**TASK OBJECTIVE**
Please rewrite the lines starting with the one containing "Can you tell me" and going on through the one containing "Viewing the scene", with "pigeon" replaced by "dove" and everything else unchanged. Leave the pictures out of your answer.

[START OF RECORDS FOR THE EXERCISE]

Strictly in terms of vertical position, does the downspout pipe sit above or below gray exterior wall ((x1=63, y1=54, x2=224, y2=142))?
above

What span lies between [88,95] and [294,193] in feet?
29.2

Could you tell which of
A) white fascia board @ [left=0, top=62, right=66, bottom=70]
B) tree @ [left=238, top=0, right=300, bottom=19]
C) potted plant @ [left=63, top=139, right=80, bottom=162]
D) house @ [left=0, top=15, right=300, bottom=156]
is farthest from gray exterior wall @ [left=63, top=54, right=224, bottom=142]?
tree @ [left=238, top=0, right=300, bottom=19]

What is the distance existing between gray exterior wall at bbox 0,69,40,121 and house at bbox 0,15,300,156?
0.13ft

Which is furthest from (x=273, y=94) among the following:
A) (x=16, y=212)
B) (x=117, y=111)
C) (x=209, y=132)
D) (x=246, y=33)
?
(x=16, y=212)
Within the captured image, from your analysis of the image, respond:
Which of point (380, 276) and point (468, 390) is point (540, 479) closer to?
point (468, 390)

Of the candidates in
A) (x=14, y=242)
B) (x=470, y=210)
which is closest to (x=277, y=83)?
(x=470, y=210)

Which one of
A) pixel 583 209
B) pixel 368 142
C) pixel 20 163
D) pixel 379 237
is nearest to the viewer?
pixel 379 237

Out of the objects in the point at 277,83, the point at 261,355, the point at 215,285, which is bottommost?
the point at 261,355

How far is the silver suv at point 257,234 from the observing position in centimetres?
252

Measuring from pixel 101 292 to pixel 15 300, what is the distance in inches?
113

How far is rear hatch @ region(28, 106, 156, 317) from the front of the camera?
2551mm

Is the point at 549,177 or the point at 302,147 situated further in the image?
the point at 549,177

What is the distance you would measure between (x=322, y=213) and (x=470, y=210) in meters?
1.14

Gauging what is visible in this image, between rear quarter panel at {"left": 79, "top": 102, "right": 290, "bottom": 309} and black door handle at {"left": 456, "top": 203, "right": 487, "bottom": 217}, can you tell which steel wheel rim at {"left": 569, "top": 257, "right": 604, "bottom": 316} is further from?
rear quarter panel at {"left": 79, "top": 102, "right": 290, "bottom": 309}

[END OF RECORDS FOR THE EXERCISE]
[START OF RECORDS FOR THE EXERCISE]

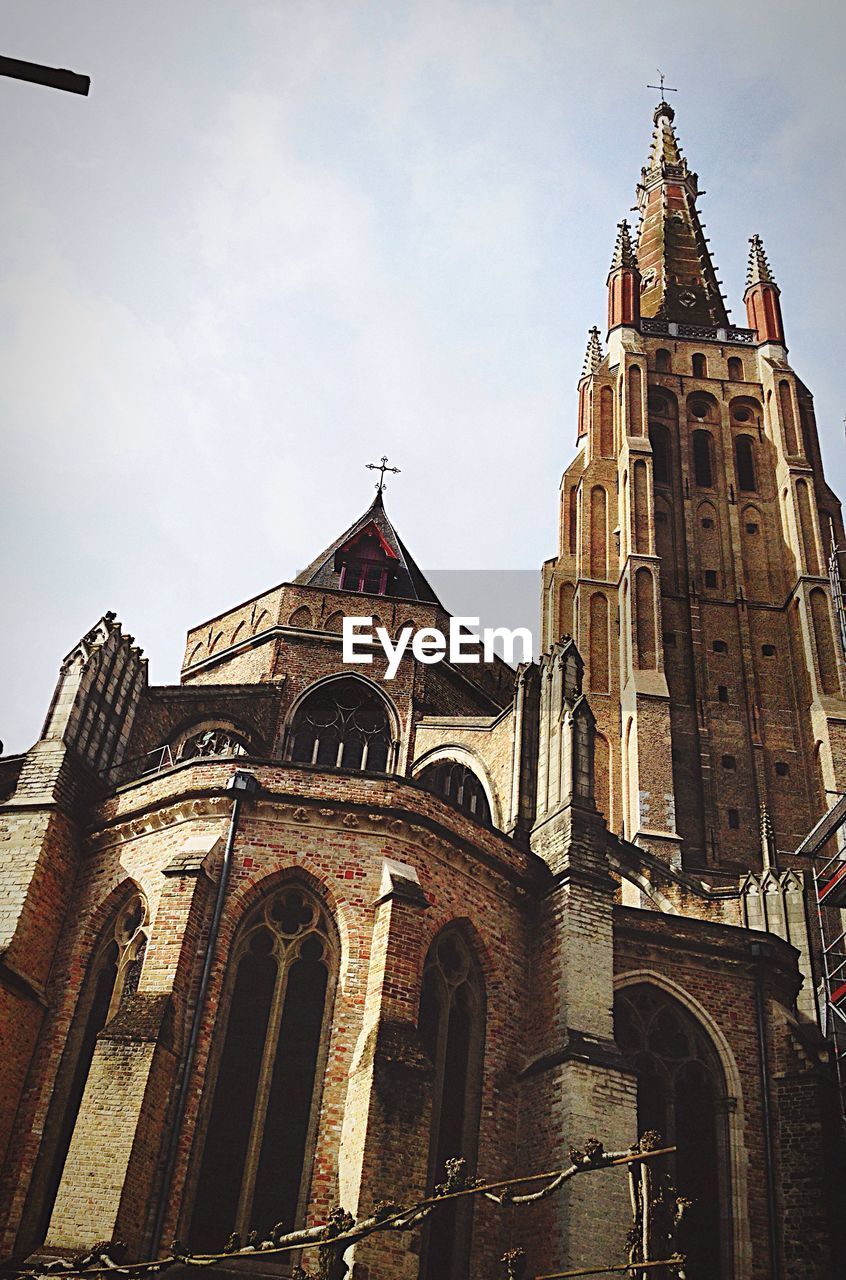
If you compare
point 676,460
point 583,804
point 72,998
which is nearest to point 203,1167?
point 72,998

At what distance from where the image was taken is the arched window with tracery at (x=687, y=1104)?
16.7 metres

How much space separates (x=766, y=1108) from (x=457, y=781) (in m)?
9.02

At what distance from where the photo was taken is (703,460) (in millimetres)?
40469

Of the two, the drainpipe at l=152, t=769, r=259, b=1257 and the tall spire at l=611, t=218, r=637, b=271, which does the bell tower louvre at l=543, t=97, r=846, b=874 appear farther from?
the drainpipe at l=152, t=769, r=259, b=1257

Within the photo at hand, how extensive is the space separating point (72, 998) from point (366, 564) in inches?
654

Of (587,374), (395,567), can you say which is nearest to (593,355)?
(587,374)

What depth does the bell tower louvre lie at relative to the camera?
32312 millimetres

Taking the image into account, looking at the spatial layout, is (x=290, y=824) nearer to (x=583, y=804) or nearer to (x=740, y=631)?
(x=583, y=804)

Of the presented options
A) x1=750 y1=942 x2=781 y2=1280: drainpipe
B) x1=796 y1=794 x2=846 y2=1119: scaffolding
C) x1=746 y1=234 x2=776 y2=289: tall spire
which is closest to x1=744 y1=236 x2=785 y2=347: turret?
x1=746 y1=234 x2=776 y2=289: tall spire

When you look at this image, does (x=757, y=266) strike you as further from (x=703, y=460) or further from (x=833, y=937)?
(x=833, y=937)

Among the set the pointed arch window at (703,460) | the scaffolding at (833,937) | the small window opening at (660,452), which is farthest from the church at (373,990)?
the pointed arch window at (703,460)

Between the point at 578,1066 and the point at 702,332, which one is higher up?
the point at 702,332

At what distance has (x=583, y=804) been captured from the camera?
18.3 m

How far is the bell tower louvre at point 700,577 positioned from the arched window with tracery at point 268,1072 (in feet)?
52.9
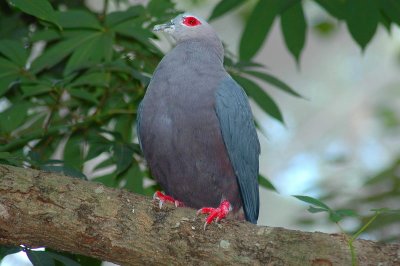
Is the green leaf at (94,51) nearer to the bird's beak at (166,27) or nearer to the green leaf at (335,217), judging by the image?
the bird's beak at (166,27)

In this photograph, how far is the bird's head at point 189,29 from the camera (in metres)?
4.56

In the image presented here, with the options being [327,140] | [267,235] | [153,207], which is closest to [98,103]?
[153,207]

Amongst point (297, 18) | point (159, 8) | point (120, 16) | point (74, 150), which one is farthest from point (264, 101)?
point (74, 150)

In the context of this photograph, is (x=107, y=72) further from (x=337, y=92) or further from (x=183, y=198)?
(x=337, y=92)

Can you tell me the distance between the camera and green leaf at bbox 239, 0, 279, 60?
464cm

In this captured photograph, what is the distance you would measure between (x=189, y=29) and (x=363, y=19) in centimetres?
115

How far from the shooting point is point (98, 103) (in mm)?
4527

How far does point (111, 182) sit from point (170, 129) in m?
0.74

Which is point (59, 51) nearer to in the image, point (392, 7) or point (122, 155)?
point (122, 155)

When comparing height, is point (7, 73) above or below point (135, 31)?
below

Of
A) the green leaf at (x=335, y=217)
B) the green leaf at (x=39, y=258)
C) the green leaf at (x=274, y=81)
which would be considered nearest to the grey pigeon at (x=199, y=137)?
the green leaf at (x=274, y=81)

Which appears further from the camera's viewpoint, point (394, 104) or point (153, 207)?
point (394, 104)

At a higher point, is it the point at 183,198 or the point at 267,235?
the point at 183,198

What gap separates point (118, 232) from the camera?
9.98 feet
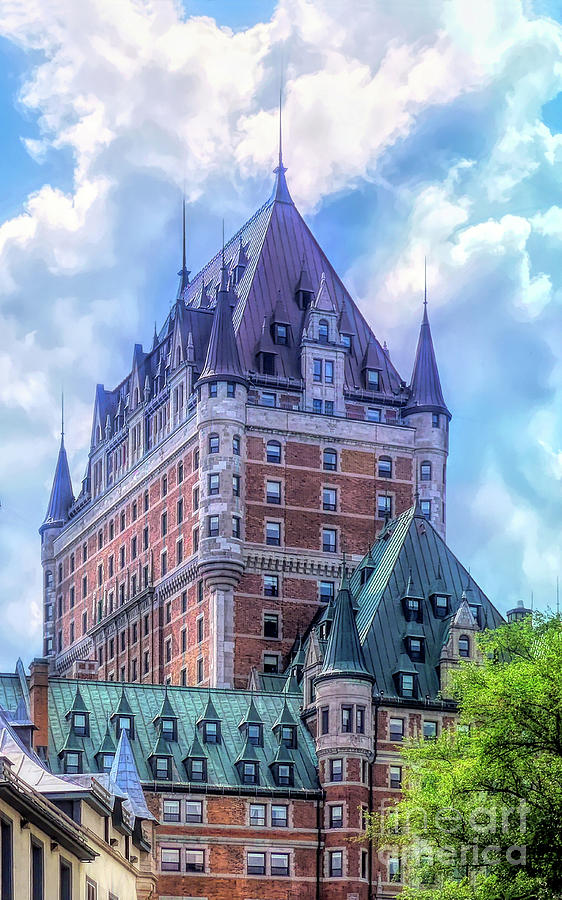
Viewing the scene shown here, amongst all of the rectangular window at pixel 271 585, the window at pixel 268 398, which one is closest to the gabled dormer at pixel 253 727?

[END OF RECORDS FOR THE EXERCISE]

**PROBLEM SOLUTION**
Can you tell me the distance between the camera and green leaf at bbox 239, 0, 279, 60?
464cm

In this captured photograph, what is the distance you would measure between (x=189, y=29) and (x=363, y=19) in centimetres?
115

How far from the shooting point is point (98, 103) (in mm)?
4527

How far does point (111, 182) sit from point (170, 129) in m?
0.74

Which is point (59, 51) nearer to in the image, point (392, 7) or point (122, 155)?
point (122, 155)

When comparing height, is point (7, 73) above or below point (135, 31)?
below

Of
A) the green leaf at (x=335, y=217)
B) the green leaf at (x=39, y=258)
C) the green leaf at (x=274, y=81)
which would be considered nearest to the grey dove at (x=199, y=137)?
the green leaf at (x=274, y=81)

Which appears further from the camera's viewpoint, point (394, 104) or point (153, 207)?
point (394, 104)

At a higher point, is it the point at 183,198 or the point at 267,235?
the point at 183,198

What gap separates point (118, 232) from the camera?
9.98 feet
Viewing the scene shown here, amongst all of the rectangular window at pixel 271 585, the window at pixel 268 398, which one is closest to the gabled dormer at pixel 253 727?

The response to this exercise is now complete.